(Collected data entries)

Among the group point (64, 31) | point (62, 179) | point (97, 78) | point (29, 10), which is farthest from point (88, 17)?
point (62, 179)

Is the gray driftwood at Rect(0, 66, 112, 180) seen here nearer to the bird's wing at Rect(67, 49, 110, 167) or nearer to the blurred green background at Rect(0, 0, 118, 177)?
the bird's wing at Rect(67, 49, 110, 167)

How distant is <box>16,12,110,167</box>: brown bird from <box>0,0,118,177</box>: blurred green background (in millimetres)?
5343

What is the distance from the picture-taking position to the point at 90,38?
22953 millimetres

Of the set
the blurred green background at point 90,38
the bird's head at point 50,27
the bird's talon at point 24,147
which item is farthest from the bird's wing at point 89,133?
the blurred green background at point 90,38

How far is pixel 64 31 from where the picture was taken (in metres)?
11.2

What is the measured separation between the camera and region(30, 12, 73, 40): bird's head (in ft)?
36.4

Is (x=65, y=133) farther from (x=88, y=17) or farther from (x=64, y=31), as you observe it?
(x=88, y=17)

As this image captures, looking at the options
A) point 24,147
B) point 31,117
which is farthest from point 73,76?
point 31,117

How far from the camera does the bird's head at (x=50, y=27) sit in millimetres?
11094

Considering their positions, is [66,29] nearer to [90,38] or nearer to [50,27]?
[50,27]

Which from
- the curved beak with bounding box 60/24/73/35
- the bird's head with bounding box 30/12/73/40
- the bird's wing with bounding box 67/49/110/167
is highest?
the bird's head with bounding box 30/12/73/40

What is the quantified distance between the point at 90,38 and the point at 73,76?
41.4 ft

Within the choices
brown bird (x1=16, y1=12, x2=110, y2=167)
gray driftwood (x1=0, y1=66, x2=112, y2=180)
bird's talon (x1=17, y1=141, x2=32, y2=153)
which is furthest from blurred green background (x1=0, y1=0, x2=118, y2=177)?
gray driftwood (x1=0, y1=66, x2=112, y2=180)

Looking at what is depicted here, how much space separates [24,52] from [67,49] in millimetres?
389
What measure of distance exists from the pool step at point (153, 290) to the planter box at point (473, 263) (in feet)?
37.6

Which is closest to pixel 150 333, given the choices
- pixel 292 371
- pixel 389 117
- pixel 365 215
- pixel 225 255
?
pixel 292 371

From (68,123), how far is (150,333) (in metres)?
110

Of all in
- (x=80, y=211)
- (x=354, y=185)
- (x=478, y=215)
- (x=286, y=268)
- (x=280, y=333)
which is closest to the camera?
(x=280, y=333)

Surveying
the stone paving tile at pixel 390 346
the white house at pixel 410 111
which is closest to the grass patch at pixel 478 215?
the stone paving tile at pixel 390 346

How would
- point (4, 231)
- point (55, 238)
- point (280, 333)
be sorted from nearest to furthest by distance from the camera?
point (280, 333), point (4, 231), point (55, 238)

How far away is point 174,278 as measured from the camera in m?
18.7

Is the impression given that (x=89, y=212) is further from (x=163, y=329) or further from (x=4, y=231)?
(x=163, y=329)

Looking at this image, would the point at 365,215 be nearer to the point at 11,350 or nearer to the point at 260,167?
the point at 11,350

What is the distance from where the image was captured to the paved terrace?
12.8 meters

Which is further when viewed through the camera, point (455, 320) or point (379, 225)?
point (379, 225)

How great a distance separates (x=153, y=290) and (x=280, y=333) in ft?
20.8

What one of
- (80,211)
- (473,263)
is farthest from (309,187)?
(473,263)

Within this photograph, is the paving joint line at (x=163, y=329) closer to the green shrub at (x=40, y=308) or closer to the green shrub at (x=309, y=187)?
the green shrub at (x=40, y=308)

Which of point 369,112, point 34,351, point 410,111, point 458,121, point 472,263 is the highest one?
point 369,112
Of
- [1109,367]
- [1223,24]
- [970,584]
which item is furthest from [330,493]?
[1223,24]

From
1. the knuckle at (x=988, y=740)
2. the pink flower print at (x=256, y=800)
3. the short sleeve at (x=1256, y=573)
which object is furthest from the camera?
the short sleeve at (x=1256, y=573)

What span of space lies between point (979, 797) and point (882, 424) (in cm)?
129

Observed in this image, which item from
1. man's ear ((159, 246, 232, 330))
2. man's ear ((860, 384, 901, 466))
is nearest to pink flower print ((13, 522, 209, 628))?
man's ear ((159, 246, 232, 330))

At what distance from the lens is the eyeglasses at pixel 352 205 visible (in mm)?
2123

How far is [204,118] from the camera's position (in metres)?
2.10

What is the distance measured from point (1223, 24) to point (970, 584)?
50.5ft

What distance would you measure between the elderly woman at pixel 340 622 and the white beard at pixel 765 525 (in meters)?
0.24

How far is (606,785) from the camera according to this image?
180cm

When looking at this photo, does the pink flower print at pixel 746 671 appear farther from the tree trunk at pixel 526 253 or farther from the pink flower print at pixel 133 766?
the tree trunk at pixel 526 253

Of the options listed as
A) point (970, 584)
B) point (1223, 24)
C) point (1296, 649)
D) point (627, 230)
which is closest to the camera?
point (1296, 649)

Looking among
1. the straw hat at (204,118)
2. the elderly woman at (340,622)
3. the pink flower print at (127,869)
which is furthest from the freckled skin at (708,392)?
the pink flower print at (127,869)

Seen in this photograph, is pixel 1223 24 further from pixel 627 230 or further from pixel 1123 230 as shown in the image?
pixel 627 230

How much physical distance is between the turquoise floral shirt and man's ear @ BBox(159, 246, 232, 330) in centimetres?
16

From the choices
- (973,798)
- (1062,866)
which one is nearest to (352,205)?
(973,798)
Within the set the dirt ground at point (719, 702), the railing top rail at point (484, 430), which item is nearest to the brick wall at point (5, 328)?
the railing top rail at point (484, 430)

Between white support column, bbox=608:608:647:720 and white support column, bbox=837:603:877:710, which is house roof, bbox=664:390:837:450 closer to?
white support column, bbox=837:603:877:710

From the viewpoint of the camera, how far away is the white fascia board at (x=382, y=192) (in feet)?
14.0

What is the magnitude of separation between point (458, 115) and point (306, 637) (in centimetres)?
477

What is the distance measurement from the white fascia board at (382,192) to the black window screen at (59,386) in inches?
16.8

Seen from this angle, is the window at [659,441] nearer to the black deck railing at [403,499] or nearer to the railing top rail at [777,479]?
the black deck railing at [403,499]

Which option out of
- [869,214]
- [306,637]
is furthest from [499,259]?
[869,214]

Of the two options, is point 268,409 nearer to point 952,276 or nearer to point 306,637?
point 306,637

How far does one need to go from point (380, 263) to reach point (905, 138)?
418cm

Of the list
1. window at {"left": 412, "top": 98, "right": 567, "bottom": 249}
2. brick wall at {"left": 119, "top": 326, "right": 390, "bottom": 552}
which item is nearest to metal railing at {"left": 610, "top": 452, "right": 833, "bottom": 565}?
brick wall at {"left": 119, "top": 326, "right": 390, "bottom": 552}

→ Aim of the task: Every entry must be retyped in full, exactly as given.

→ Task output:
Among the group point (64, 31) | point (62, 179) | point (97, 78) | point (29, 10), which is farthest from point (88, 17)?
point (62, 179)

Is the gray driftwood at Rect(0, 66, 112, 180) seen here nearer to the bird's wing at Rect(67, 49, 110, 167) or nearer to the blurred green background at Rect(0, 0, 118, 177)?
the bird's wing at Rect(67, 49, 110, 167)

How distant is <box>16,12,110,167</box>: brown bird from <box>0,0,118,177</box>: blurred green background (in millimetres)?
5343

What is the distance from the picture-taking position to the point at 90,38?
22953 millimetres

Of the set
the blurred green background at point 90,38
the bird's head at point 50,27
the bird's talon at point 24,147
which item is farthest from the bird's wing at point 89,133?
the blurred green background at point 90,38

How far is pixel 64 31 from where the picture was taken (in metres)?
11.2

What is the measured separation between the camera and region(30, 12, 73, 40): bird's head (in ft)?
36.4

Is (x=65, y=133) farther from (x=88, y=17) or farther from (x=64, y=31), as you observe it?
(x=88, y=17)

As this image captures, looking at the options
A) point 24,147
B) point 31,117
which is farthest from point 73,76?
point 31,117

How far from the camera does the bird's head at (x=50, y=27) sit in millimetres?
11094

Considering their positions, is [66,29] nearer to [90,38] or nearer to [50,27]?
[50,27]

Which from
- the curved beak with bounding box 60/24/73/35
- the bird's head with bounding box 30/12/73/40
- the bird's wing with bounding box 67/49/110/167
is highest?
the bird's head with bounding box 30/12/73/40

What is the quantified distance between the point at 90,38 and the point at 73,76?
41.4 ft

Within the choices
brown bird (x1=16, y1=12, x2=110, y2=167)
gray driftwood (x1=0, y1=66, x2=112, y2=180)
bird's talon (x1=17, y1=141, x2=32, y2=153)
which is furthest from blurred green background (x1=0, y1=0, x2=118, y2=177)?
gray driftwood (x1=0, y1=66, x2=112, y2=180)

Looking at what is depicted here, how much space separates [24,52] from [67,49] in millimetres?
389
What measure of distance exists from the pool step at point (153, 290) to the planter box at point (473, 263) (in feet)?
37.6

Which is closest to pixel 150 333, given the choices
- pixel 292 371
- pixel 389 117
- pixel 365 215
- pixel 225 255
?
pixel 292 371

From (68,123), how far is (150,333) (in metres)?
110

Of all in
- (x=80, y=211)
- (x=354, y=185)
- (x=478, y=215)
- (x=286, y=268)
- (x=280, y=333)
which is closest to the camera?
(x=280, y=333)

Surveying
the stone paving tile at pixel 390 346
the white house at pixel 410 111
which is closest to the grass patch at pixel 478 215?
the stone paving tile at pixel 390 346

How would
- point (4, 231)
- point (55, 238)
- point (280, 333)
be sorted from nearest to furthest by distance from the camera?
point (280, 333), point (4, 231), point (55, 238)

How far away is point 174,278 as measured from the camera in m?
18.7

Is the impression given that (x=89, y=212) is further from (x=163, y=329) or further from (x=4, y=231)?
(x=163, y=329)

Looking at this image, would the point at 365,215 be nearer to the point at 11,350 or nearer to the point at 260,167?
the point at 11,350

What is the distance from where the image was captured to the paved terrace?
12.8 meters

Which is further when viewed through the camera, point (455, 320) or point (379, 225)?
point (379, 225)

How great a distance separates (x=153, y=290) and (x=280, y=333) in ft?
20.8

What one of
- (80,211)
- (473,263)
is farthest from (309,187)?
(473,263)

Within this photograph, is the paving joint line at (x=163, y=329) closer to the green shrub at (x=40, y=308) or closer to the green shrub at (x=309, y=187)?
the green shrub at (x=40, y=308)

Which of point 369,112, point 34,351, point 410,111, point 458,121, point 472,263 is the highest one?
point 369,112
Of
- [1109,367]
- [1223,24]
- [970,584]
which item is furthest from [330,493]?
[1223,24]

From
1. the knuckle at (x=988, y=740)
2. the pink flower print at (x=256, y=800)
3. the short sleeve at (x=1256, y=573)
which object is furthest from the camera?
the short sleeve at (x=1256, y=573)

What span of space lies between point (979, 797) and point (882, 424) (in cm)?
129

Observed in this image, which item from
1. man's ear ((159, 246, 232, 330))
2. man's ear ((860, 384, 901, 466))
is nearest to pink flower print ((13, 522, 209, 628))?
man's ear ((159, 246, 232, 330))

At what distance from the lens is the eyeglasses at pixel 352 205 visible (in mm)?
2123

How far is [204,118] from the camera's position (in metres)?
2.10

What is the distance measured from point (1223, 24) to point (970, 584)?
50.5ft

What distance would you measure between the elderly woman at pixel 340 622 and the white beard at pixel 765 525 (in meters)?
0.24

How far is (606,785) from the camera according to this image?
180cm

When looking at this photo, does the pink flower print at pixel 746 671 appear farther from the tree trunk at pixel 526 253 or farther from the pink flower print at pixel 133 766?
the tree trunk at pixel 526 253

Of the options listed as
A) point (970, 584)
B) point (1223, 24)
C) point (1296, 649)
D) point (627, 230)
which is closest to the camera?
point (1296, 649)

Looking among
1. the straw hat at (204,118)
2. the elderly woman at (340,622)
3. the pink flower print at (127,869)
which is furthest from the freckled skin at (708,392)?
the pink flower print at (127,869)

Seen in this photograph, is pixel 1223 24 further from pixel 627 230 or further from pixel 1123 230 as shown in the image?
pixel 627 230

How much physical distance is between the turquoise floral shirt and man's ear @ BBox(159, 246, 232, 330) in centimetres?
16

From the choices
- (973,798)
- (1062,866)
which one is nearest to (352,205)?
(973,798)
Within the set the dirt ground at point (719, 702), the railing top rail at point (484, 430), which item is nearest to the brick wall at point (5, 328)?
the railing top rail at point (484, 430)

Between white support column, bbox=608:608:647:720 and white support column, bbox=837:603:877:710, which is house roof, bbox=664:390:837:450 closer to?
white support column, bbox=837:603:877:710

From the viewpoint of the camera, how far away is the white fascia board at (x=382, y=192) (in feet)?
14.0

What is the magnitude of separation between point (458, 115) and point (306, 637) (in centimetres)?
477

What is the distance measurement from the white fascia board at (382,192) to the black window screen at (59,386) in inches?
16.8

Seen from this angle, is the window at [659,441] nearer to the black deck railing at [403,499] or nearer to the railing top rail at [777,479]?
the black deck railing at [403,499]

Which option out of
- [869,214]
- [306,637]
is furthest from [499,259]?
[869,214]

Of the two options, is point 268,409 nearer to point 952,276 or nearer to point 306,637?
point 306,637

How far does one need to go from point (380, 263) to reach point (905, 138)?
418cm

Of the list
1. window at {"left": 412, "top": 98, "right": 567, "bottom": 249}
2. brick wall at {"left": 119, "top": 326, "right": 390, "bottom": 552}
which item is nearest to metal railing at {"left": 610, "top": 452, "right": 833, "bottom": 565}?
brick wall at {"left": 119, "top": 326, "right": 390, "bottom": 552}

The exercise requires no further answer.